Hat in der EU der Wind nach links gedreht? Przeglad, 20. Mai 2012
Auch Polens Premier hat sich während des Wahlkampfs in Frankreich keine Zeit für den Kandidaten der Sozialdemokraten genommen. Die Zeitungen höhnten, die Franzosen würden doch nicht so kurzsichtig sein und Francois Hollande wählen. Schließlich würden die Sozialisten zwar den Kapitalismus kritisieren, hätten aber keine Alternative anzubieten. Ganz stark kamen in Polen die Gläubigen des neoliberalen freien Marktes zu Wort, die da glauben an die Macht der Banken und Konzerne. Natürlich haben die gleichen Marktgläubigen die Griechen und ihre linken Parteien angeprangert, weil sie gegen den rigorosen Sozialabbau sind. Die Griechen haben gezeigt, dass sich die Menschen nicht wie Spielsteine hin und her schubsen lassen, dass sie sich ihrer Würde bewusst sind und um diese kämpfen. Bei Debatten haben die Polen nicht die Möglichkeit auch einmal unabhängige Fachleute zu hören, die es gibt. Es werden immer wieder nur die Anhänger der Schule des Balcerowicz zu Gehör gebracht. Die Arbeiter werden dann in Zukunft – da sie eh nichts zu sagen haben ein Loblied singen:
Eine herrliche Zukunft liegt vor uns - Bauen wir neue bankenaus Beton und Stahl
Auf in die Zukunft Landsleute - Bauen wir eine neue Welt
Verrecken werden wir bei der Arbeit  - In nur noch ein paar Jahren
Lasst uns unsere Anstrengungen zusammen führen - Vereinen wir unsere Kräfte
Das Vaterland, das Vaterland wartet auf Dich - Geliebter Kapitalist!
Allerdings waren in diesem Jahr die Maidemonstrationen nicht zu übersehen, zumal bei der SLD es nach Jahren eine Massendemonstration gab.
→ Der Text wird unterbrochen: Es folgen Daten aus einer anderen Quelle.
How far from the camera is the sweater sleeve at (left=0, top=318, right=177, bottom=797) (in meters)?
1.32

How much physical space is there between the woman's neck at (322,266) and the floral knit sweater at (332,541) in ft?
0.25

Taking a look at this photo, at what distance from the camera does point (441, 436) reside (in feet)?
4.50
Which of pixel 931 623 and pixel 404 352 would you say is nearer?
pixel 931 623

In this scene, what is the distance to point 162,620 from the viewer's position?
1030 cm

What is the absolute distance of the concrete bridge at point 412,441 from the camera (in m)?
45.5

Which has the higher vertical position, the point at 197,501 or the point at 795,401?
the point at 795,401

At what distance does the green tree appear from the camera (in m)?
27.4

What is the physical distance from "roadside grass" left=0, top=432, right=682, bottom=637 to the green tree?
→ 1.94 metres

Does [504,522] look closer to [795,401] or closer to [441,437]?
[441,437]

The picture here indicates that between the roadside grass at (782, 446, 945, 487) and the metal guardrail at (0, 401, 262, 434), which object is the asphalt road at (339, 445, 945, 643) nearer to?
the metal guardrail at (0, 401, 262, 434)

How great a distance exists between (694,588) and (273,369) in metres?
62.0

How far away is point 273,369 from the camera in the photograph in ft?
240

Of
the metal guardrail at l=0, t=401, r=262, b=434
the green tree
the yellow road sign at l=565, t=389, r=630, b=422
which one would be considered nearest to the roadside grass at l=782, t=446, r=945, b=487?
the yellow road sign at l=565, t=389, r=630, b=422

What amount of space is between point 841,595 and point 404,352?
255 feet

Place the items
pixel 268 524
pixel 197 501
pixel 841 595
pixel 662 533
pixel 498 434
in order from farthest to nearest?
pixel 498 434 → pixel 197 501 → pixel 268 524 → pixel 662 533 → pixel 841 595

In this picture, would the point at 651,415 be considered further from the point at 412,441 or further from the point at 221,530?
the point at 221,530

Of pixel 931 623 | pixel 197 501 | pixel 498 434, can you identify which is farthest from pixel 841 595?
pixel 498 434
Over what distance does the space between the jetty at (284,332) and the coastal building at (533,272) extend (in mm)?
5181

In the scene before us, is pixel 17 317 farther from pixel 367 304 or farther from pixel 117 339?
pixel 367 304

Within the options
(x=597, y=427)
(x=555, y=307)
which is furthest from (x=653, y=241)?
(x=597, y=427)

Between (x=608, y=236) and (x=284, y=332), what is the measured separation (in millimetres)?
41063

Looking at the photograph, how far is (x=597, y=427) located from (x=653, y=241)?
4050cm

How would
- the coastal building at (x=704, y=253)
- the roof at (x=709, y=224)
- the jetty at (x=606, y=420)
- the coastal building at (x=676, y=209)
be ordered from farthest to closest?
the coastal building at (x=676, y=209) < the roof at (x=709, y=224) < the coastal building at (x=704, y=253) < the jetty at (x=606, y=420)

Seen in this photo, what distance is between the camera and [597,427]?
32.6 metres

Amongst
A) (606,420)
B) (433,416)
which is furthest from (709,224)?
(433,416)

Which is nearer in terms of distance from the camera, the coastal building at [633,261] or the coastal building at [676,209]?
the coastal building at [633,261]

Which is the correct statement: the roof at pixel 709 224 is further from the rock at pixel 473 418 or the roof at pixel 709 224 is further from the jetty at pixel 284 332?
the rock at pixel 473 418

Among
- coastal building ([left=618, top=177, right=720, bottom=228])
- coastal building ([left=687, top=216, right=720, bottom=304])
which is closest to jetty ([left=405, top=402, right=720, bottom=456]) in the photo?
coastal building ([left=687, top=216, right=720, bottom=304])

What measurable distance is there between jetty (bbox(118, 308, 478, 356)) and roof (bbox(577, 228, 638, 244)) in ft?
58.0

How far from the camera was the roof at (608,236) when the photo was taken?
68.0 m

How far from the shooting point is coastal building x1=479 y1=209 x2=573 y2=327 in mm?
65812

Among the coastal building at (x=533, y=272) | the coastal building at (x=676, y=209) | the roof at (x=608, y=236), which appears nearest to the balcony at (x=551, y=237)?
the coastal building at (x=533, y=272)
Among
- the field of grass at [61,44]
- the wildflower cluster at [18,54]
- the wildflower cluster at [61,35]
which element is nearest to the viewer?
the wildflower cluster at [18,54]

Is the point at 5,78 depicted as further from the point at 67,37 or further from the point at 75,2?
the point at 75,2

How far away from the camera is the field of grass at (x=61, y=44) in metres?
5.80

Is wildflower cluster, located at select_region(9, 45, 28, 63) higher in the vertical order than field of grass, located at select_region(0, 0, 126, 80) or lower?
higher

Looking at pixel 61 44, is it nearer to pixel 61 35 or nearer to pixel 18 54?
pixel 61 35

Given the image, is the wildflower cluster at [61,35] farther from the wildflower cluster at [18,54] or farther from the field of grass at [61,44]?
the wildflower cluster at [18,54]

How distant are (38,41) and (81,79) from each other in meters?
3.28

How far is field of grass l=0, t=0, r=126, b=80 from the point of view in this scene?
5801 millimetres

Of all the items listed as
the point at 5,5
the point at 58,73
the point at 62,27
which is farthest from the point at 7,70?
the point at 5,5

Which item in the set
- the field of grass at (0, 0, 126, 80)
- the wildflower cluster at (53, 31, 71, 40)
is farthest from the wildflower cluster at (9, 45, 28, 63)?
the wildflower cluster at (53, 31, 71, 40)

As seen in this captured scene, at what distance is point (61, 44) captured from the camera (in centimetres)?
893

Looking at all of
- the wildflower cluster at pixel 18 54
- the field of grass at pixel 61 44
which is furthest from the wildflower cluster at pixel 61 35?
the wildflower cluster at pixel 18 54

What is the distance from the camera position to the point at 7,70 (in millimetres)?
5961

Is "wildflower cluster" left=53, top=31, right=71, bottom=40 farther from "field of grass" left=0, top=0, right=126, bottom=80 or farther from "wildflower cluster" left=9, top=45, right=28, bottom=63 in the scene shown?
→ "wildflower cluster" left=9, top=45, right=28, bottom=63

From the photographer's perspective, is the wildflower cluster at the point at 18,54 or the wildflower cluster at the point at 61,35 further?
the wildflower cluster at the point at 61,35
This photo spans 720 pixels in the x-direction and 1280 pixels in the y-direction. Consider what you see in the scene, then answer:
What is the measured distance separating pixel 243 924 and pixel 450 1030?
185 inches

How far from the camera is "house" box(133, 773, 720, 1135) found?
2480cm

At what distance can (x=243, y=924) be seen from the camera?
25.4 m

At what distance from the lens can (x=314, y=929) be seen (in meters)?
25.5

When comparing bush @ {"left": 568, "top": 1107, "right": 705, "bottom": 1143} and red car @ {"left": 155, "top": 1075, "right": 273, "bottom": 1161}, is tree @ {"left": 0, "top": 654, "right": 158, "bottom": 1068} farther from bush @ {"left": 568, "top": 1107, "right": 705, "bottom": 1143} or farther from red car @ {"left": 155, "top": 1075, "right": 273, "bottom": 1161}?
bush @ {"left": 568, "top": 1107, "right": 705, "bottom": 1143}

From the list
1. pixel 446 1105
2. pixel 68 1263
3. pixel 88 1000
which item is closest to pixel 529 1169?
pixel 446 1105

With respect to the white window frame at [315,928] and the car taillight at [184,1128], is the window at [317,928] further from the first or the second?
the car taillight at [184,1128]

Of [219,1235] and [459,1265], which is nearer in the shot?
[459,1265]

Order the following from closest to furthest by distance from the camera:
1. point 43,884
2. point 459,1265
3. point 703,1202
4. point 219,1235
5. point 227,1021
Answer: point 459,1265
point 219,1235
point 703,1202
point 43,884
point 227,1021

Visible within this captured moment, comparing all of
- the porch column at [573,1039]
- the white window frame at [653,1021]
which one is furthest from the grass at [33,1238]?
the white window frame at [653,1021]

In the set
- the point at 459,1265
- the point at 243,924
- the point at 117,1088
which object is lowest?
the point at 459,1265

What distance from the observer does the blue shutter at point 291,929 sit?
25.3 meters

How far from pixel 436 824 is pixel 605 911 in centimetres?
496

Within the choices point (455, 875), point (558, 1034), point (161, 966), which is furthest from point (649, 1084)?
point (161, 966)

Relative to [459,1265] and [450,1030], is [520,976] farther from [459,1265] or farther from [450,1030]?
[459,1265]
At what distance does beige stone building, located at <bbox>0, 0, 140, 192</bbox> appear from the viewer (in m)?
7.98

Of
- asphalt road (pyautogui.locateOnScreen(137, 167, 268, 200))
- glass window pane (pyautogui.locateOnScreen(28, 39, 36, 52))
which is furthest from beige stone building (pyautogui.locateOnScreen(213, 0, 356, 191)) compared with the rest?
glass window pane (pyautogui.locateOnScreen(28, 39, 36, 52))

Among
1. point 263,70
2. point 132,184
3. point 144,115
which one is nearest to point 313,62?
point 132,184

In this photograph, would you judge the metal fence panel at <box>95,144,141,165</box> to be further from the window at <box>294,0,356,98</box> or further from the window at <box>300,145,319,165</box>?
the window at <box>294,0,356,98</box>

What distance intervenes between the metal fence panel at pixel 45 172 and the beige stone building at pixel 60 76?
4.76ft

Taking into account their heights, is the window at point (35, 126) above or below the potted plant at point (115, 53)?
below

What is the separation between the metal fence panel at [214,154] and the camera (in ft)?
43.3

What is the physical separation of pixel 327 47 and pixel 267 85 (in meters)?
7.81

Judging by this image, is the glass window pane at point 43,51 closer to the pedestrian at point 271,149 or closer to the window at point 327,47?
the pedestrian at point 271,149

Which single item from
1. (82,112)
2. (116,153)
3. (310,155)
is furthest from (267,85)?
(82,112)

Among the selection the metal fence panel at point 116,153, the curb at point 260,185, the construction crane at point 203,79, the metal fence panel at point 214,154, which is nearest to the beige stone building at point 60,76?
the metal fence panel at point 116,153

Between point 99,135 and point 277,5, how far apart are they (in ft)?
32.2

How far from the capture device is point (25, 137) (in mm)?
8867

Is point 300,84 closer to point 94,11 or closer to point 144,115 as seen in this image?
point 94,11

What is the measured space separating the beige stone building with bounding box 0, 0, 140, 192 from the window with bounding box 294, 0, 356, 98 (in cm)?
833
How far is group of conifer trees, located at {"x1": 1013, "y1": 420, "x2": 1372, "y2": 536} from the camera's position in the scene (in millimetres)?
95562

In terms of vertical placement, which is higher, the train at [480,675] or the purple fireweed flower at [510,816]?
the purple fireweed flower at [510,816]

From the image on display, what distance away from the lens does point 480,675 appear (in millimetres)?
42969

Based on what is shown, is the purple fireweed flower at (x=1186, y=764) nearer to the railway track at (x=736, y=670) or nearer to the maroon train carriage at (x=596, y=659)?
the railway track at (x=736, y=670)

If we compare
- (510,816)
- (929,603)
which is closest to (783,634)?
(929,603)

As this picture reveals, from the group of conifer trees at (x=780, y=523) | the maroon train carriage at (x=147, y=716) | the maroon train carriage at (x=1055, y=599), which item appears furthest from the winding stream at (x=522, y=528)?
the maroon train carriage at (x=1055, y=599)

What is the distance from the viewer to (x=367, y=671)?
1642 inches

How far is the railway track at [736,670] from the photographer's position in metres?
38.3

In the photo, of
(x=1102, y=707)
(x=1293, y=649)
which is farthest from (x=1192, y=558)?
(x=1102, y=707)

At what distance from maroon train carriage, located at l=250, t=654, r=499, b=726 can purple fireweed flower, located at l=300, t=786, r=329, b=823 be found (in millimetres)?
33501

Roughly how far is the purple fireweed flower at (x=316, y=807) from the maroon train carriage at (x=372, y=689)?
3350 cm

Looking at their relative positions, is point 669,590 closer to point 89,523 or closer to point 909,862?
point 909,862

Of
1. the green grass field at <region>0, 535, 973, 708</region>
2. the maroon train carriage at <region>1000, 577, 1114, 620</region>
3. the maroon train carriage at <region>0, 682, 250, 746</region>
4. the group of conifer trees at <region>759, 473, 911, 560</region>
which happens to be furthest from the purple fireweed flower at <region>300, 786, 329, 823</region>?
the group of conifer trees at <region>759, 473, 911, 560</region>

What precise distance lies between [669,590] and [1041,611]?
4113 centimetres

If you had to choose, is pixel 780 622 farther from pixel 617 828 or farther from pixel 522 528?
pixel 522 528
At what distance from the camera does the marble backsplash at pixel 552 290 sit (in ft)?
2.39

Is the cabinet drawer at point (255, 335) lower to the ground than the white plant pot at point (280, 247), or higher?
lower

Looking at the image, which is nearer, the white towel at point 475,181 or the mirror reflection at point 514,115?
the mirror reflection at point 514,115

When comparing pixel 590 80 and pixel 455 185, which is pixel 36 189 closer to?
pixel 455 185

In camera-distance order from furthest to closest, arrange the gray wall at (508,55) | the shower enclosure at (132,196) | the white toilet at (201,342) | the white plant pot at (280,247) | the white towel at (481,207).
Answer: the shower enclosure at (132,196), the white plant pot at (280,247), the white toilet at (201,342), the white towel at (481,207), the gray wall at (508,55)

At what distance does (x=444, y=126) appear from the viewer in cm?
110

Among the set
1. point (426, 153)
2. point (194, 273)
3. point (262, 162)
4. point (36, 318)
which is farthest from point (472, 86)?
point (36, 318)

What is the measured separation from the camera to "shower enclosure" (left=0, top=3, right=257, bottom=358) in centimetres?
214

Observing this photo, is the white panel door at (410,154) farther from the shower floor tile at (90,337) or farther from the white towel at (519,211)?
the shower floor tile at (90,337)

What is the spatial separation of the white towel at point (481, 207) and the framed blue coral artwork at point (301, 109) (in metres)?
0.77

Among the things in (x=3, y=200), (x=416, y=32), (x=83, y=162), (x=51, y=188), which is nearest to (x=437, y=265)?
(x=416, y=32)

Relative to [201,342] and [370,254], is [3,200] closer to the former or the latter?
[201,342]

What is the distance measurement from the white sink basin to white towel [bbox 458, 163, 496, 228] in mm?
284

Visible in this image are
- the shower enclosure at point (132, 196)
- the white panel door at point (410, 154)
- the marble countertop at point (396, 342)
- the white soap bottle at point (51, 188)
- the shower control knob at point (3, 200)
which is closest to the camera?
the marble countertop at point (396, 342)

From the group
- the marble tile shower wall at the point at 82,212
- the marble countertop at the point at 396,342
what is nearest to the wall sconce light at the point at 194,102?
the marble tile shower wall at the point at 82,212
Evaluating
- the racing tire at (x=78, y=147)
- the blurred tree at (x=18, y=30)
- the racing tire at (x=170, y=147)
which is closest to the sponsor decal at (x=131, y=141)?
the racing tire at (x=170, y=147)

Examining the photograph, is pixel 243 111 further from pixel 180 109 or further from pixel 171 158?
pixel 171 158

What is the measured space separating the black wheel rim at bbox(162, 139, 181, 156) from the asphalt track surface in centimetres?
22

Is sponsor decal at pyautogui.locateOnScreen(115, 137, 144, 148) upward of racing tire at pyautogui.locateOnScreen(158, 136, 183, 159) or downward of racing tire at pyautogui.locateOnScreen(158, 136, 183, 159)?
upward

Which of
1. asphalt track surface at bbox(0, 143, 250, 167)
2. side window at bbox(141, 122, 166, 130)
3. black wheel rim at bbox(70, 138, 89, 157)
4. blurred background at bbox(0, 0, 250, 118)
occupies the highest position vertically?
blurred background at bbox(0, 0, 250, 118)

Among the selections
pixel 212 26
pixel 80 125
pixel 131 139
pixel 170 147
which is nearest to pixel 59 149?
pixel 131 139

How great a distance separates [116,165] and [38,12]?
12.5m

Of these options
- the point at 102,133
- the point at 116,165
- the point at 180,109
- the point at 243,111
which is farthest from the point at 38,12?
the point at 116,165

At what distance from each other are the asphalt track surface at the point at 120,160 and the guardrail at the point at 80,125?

Da konnten auch nicht die Fernsehbilder zum Jahrestag der Seligsprechung des Papstes oder eines Kongresses von Palikot dies vollkommen verdecken. Der Wind hat sich in einigen Ländern gedreht, Zeit für Polen!

Nonne schlug Behinderte – vom Gericht freigesprochen www.lewica.pl, 16.05.2012
Ein Tourist filmte, als ein 19 jähriges Mädchen sich Schuhe auszog, dafür von der Nonne beschimpft, an den Haaren gezogen und dann mit dem Schuh geschlagen wurde. Es war ein geistig behindertes Mädchen. Das Gericht sprach die Nonne frei, weil die Angelegenheit nicht vom öffentlichen Interesse sei. Die Staatsanwaltschaft sah keinen Grund wegen eines einzelnen Vorfalls ein Urteil zu fordern. Der Orden der Nonne bagatellisierte den Vorfall,  ebenso der Bürgermeister, dem die Einrichtung für Menschen mit geistiger Behinderung untersteht. Die Nonne selbst erklärte, sie hätte dies getan, um die junge Frau zu beruhigen(!) Außerdem erklärte sie ihre Unschuld,  schließlich sei die Arbeit mit behinderten Jugendlichen schwierig. … und das im XXI Jahrhundert!